** Opening Information block **

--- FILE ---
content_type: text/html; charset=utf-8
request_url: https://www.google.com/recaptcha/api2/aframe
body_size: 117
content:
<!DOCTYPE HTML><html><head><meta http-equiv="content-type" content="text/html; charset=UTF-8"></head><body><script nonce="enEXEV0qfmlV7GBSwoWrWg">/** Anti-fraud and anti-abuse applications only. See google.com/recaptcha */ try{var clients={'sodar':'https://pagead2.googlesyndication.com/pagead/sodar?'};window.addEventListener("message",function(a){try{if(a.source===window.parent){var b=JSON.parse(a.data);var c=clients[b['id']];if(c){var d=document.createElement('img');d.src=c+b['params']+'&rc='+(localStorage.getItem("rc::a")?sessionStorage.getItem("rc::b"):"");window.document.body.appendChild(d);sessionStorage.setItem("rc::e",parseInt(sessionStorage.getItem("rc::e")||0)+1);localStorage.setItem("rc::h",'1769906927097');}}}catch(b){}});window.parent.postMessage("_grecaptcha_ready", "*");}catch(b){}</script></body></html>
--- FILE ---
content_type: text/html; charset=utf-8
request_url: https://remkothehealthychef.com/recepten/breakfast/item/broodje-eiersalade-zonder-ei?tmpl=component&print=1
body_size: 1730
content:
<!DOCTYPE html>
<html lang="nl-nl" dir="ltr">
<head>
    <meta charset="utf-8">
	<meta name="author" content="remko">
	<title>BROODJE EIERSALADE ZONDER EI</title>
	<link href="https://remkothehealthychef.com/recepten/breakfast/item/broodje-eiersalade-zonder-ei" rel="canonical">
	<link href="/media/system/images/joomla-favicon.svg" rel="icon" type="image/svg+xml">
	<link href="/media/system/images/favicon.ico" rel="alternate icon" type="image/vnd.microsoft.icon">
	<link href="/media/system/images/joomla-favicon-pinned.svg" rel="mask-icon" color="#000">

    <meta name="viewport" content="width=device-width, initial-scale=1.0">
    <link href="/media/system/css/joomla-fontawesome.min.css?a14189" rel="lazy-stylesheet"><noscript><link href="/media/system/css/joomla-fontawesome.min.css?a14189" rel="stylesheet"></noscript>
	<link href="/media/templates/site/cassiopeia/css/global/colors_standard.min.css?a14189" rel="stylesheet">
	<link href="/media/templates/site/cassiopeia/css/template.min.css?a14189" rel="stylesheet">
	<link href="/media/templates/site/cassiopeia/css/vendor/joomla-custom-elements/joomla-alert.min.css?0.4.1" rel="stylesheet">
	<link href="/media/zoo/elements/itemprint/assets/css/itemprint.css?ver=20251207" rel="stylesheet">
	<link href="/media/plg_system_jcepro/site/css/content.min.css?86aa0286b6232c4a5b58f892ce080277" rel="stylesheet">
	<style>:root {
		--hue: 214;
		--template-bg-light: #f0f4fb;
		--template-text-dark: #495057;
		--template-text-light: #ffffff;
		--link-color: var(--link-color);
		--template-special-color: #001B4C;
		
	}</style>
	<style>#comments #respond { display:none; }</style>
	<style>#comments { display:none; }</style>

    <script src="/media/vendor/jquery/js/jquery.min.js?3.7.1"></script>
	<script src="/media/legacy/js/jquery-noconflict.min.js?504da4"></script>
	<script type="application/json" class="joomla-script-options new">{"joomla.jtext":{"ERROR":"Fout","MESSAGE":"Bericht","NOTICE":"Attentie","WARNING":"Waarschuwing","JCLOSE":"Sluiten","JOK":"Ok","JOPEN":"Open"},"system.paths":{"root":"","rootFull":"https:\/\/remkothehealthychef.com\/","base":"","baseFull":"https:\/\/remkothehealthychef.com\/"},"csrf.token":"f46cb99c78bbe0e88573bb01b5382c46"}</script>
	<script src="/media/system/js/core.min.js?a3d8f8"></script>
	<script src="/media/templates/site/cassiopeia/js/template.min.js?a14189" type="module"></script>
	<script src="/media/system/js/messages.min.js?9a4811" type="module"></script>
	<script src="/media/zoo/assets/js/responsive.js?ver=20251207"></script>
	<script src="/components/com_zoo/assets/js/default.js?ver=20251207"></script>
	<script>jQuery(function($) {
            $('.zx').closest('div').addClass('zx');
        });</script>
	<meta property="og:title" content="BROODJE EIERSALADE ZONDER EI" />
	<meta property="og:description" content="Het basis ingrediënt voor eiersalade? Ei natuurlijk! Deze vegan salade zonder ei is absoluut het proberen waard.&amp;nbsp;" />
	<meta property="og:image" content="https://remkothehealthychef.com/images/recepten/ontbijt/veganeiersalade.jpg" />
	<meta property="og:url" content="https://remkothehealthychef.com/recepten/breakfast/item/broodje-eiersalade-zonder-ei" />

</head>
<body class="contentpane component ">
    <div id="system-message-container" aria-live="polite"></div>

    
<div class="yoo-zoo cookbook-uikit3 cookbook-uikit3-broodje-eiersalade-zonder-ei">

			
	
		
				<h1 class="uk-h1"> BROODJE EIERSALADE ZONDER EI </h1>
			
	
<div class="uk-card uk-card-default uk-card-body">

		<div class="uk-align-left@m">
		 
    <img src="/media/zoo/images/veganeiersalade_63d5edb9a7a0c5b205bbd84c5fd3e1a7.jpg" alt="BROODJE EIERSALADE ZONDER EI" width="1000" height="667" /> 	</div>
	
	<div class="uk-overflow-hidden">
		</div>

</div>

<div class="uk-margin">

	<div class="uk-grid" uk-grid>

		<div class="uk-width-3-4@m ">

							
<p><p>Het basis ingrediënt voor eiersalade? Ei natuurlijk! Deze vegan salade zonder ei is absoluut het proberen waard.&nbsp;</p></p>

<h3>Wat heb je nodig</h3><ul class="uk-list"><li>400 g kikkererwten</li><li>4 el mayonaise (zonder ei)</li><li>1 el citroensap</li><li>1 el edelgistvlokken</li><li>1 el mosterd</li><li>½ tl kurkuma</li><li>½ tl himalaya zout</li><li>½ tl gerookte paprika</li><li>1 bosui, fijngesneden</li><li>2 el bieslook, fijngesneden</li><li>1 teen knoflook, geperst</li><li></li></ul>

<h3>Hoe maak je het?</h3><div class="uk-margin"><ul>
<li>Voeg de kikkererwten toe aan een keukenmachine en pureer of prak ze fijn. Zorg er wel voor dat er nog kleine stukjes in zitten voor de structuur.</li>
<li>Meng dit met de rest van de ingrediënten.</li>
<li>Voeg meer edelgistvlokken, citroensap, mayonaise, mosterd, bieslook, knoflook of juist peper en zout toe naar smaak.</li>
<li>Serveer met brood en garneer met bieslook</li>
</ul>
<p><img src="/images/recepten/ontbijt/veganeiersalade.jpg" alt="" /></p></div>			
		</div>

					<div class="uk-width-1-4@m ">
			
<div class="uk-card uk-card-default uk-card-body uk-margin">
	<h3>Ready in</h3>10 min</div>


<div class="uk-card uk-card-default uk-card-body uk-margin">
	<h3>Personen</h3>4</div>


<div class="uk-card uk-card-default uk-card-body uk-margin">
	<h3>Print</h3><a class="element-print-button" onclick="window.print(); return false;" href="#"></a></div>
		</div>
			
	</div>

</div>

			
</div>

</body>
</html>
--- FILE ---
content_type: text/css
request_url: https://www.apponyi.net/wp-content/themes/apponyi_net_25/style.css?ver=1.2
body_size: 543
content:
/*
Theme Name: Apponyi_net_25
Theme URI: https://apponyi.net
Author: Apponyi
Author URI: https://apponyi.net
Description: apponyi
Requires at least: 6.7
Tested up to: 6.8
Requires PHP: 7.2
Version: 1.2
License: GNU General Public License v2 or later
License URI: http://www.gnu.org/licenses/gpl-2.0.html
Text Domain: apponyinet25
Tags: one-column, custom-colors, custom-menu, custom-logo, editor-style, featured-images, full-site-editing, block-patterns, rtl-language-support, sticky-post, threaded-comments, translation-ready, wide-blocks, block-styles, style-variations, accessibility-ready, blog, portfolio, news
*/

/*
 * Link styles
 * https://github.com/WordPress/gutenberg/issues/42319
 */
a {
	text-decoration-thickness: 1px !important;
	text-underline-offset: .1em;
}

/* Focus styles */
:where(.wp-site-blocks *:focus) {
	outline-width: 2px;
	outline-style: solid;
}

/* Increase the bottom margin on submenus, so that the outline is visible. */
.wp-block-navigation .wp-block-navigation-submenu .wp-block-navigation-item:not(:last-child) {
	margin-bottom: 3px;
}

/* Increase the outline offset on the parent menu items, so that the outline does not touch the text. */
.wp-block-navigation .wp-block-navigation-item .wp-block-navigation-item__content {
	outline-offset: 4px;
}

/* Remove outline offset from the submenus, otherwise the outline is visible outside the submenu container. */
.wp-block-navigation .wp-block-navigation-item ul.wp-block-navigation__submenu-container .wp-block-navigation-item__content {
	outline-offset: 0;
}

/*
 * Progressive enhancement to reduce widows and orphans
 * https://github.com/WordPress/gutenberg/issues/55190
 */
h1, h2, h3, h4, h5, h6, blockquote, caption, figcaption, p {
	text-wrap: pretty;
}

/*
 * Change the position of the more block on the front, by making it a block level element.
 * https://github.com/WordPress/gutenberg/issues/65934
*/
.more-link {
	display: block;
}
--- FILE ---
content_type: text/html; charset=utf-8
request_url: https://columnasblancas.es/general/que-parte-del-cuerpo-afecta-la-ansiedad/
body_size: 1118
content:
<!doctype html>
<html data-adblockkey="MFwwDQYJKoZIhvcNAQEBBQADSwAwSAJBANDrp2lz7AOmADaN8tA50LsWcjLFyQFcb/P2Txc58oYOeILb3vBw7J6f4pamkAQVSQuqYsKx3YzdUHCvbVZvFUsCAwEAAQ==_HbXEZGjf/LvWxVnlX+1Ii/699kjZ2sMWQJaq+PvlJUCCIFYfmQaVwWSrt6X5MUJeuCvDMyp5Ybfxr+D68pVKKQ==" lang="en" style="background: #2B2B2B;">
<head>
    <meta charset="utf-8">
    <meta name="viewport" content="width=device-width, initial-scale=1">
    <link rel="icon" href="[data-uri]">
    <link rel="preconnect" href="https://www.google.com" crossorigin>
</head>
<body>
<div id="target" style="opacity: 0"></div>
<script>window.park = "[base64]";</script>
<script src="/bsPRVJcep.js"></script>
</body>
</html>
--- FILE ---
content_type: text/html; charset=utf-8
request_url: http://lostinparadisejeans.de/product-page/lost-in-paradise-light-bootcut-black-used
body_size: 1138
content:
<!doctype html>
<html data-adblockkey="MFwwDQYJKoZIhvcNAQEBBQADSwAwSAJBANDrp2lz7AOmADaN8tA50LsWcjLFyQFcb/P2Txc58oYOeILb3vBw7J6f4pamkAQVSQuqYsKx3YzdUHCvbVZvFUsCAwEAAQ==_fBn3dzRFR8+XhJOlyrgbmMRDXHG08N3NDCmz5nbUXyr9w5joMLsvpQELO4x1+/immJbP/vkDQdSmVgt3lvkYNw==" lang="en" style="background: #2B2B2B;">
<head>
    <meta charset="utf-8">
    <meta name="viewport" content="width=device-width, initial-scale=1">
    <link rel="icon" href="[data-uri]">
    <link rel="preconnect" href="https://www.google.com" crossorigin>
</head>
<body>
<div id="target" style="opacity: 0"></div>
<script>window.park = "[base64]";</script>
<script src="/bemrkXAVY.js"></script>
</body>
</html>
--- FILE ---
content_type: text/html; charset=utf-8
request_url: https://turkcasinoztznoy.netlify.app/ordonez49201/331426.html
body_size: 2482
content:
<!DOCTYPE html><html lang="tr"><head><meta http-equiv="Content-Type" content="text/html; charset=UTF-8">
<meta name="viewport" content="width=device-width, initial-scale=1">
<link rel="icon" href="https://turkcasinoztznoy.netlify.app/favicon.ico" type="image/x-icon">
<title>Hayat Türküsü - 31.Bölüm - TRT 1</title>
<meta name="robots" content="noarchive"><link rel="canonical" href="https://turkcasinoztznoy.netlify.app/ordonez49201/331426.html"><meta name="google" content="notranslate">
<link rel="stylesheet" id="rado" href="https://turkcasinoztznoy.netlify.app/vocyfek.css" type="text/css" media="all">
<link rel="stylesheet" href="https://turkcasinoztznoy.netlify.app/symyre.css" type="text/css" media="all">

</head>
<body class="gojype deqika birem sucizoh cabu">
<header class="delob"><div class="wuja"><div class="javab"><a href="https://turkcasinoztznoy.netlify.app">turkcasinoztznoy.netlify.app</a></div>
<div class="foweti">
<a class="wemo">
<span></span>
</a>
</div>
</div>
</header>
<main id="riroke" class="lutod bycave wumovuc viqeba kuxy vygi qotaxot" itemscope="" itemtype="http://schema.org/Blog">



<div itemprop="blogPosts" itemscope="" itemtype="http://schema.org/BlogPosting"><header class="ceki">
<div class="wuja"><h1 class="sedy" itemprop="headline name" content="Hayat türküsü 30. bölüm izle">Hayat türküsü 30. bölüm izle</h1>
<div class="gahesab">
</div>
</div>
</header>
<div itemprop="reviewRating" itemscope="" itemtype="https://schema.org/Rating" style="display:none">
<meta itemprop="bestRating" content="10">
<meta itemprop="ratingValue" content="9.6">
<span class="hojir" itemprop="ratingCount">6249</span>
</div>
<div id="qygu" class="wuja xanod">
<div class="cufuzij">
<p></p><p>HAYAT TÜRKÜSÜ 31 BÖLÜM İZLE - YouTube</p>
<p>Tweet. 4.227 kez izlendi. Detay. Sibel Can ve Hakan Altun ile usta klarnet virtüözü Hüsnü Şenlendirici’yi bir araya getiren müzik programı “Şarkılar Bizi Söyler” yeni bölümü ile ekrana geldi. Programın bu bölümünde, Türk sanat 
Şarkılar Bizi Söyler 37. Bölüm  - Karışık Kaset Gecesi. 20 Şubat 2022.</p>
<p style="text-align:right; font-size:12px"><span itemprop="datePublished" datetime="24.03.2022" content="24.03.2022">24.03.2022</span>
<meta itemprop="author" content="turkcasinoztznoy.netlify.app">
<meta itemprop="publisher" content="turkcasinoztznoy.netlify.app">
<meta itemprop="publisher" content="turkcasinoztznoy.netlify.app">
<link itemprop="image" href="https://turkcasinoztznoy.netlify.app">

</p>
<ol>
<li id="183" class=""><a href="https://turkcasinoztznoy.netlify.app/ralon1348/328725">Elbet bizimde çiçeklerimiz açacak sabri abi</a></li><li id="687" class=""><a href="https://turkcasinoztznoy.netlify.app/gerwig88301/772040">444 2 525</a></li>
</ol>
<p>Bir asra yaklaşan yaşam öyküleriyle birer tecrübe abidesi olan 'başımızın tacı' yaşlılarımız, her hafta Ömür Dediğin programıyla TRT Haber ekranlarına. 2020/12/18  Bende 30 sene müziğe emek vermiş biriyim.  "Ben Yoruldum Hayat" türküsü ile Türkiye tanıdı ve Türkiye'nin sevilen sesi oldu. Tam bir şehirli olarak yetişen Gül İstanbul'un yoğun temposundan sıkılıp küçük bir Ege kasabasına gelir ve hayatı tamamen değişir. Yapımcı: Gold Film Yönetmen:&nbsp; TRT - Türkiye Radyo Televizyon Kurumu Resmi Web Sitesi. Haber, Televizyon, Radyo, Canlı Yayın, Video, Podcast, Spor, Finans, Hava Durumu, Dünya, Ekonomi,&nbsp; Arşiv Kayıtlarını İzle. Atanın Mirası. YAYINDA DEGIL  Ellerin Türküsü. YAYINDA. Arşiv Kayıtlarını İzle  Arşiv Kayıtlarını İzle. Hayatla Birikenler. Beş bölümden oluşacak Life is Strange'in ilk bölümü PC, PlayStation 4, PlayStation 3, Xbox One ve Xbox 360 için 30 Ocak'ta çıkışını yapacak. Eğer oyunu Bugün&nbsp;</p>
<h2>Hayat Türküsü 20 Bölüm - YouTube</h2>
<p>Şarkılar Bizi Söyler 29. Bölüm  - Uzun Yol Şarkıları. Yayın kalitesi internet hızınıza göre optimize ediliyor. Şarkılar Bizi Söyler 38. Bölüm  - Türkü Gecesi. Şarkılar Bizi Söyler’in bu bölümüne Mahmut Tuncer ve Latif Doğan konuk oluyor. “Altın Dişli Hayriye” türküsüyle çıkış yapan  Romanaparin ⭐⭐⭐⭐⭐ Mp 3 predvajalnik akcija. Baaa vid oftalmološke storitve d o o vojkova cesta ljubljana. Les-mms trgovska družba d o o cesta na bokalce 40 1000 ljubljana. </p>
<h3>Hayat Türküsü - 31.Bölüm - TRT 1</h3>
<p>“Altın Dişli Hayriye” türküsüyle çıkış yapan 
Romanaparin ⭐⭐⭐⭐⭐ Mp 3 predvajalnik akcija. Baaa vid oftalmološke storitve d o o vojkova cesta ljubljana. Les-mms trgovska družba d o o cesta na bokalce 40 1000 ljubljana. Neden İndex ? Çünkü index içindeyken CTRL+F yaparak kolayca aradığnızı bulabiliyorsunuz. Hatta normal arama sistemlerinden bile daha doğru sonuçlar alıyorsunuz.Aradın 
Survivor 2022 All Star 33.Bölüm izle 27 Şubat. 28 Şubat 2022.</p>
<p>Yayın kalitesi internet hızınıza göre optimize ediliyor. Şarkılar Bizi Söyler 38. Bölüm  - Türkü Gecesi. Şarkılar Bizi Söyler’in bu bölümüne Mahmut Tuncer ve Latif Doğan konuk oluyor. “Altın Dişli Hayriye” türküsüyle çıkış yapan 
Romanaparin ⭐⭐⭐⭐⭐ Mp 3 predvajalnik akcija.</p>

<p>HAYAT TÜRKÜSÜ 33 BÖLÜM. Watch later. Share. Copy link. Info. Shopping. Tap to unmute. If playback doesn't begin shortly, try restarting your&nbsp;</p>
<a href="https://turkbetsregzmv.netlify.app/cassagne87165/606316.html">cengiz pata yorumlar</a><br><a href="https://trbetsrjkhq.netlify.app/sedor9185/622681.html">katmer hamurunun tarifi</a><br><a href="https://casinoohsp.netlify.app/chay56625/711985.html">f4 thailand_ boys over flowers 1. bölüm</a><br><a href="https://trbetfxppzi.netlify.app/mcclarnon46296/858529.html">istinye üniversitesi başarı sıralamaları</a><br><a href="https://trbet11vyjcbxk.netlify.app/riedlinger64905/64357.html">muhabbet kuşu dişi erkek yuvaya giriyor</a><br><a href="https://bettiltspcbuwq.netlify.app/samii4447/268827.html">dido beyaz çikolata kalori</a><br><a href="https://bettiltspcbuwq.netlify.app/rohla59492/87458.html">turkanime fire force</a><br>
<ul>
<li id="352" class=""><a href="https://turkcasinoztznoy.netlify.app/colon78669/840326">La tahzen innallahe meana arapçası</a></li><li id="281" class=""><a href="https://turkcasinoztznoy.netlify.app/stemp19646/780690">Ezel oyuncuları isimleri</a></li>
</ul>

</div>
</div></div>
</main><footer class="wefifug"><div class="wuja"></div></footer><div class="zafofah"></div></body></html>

** Closing Information block **

## Assigned task
Go through the listing above and copy each line where the string "light" appears.

## Answer to the problem
		--template-bg-light: #f0f4fb;
		--template-text-light: #ffffff;
request_url: http://lostinparadisejeans.de/product-page/lost-in-paradise-light-bootcut-black-used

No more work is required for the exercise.